The Commission for Medjugorje has reportedly suggested to the Pope to lift the ban on official pilgrimages to Medjugorje.
The first seven apparitions of the Virgin Mary to children in Medjugorje are apparently authentic. The news was reported by renowned Italian journalist and Vaticanist Andrea Tornielli on his Vatican Insider blog, reports Večernji List on May 17, 2017.
Tornielli, known for having good sources in the Vatican, reportedly gained insight into the results of the Commission for Medjugorje led by Cardinal Camillo Ruini. The Commission was established by Pope Benedict XVI in 2010.
According to Tornielli, the Commission gave a positive opinion of the authenticity of the first apparitions between 24 June and 3 July 1981. Reportedly, 13 members of the Commission supported the recognition of supernatural apparitions during that period, one member was opposed, and one abstained from voting.
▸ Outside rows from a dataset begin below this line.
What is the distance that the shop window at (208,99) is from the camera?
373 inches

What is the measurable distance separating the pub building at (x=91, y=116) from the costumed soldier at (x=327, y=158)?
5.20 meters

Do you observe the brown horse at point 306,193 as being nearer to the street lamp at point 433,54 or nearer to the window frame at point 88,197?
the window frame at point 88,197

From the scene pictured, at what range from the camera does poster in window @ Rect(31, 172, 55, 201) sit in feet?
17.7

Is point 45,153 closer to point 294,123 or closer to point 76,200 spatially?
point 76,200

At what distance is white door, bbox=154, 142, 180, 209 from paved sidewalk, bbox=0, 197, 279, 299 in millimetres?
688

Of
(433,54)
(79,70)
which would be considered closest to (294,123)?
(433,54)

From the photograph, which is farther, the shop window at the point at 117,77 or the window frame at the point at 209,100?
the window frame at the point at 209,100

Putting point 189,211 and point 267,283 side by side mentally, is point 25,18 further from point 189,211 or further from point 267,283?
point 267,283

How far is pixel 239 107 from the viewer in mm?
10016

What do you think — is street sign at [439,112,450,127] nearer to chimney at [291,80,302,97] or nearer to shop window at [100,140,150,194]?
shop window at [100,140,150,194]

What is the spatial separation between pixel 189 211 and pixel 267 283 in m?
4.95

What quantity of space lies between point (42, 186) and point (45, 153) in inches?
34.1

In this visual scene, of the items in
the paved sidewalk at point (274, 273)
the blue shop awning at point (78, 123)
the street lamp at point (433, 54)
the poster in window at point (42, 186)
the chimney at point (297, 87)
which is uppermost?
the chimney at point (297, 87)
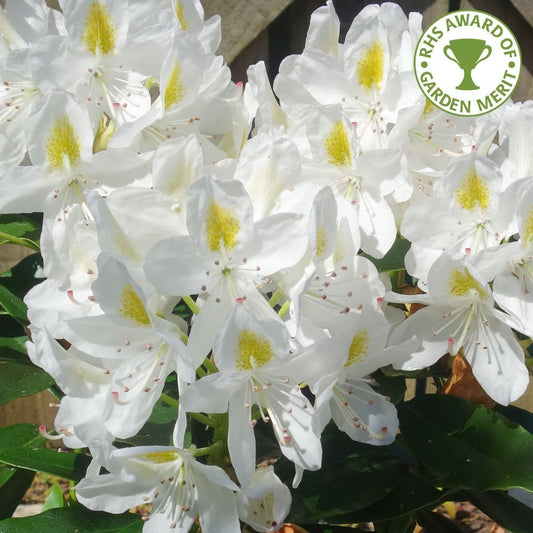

The Commission also stated that the young visionaries were mentally healthy and that they were surprised by what had happened to them and were not influenced by the local Franciscans or anyone else. Also, regardless of the fact that the police questioned them, they did not change their testimony, even under threat of death. The Commission also reportedly rejected the thesis about demonic origins of the apparition, writes Tornielli.
However, the Commission has divided its findings on the apparitions in two parts, and Tornielli also writes about “the second phase of apparitions,” after 3 July 1981, which are in doubt. That is, the Commission places them in the context of a conflict between the local bishop and the Franciscans, and the fact that apparitions were supposedly announced in advance and programmed individually for each visionary. The visions continued despite the fact that the children announced they would end, but that never happened.
Tornielli writes that the Commission concluded and proposed to the Pope to lift the ban on organised pilgrimages to Medjugorje since priests cannot organise pilgrimages to Medjugorje, but can only be part of spiritual accompaniment. Also, the Commission has proposed that the Medjugorje parish should be under the direct supervision of the Holy See and become a so-called pontifical sanctuary. “This decision is based on pastoral reasons and concern for millions of pilgrims, but also on the transparency related to economic issues. That would not mean the recognition of the supernatural nature of the apparitions,” says Tornielli.
The Congregation for the Doctrine of Faith, led by Cardinal Gerhard Müller, who is opposed to the Medjugorje phenomenon, expressed doubts about Ruini’s report. Pope Francis decided then to appoint a special envoy to Medjugorje, the Archbishop of Warsaw-Krakow Henryk Hoser, to propose pastoral initiatives for the future. People in Medjugorje believe that Hoser, after his first visit, now has an excellent insight into the situation and that he knows what Medjugorje needs to improve pastoral activities.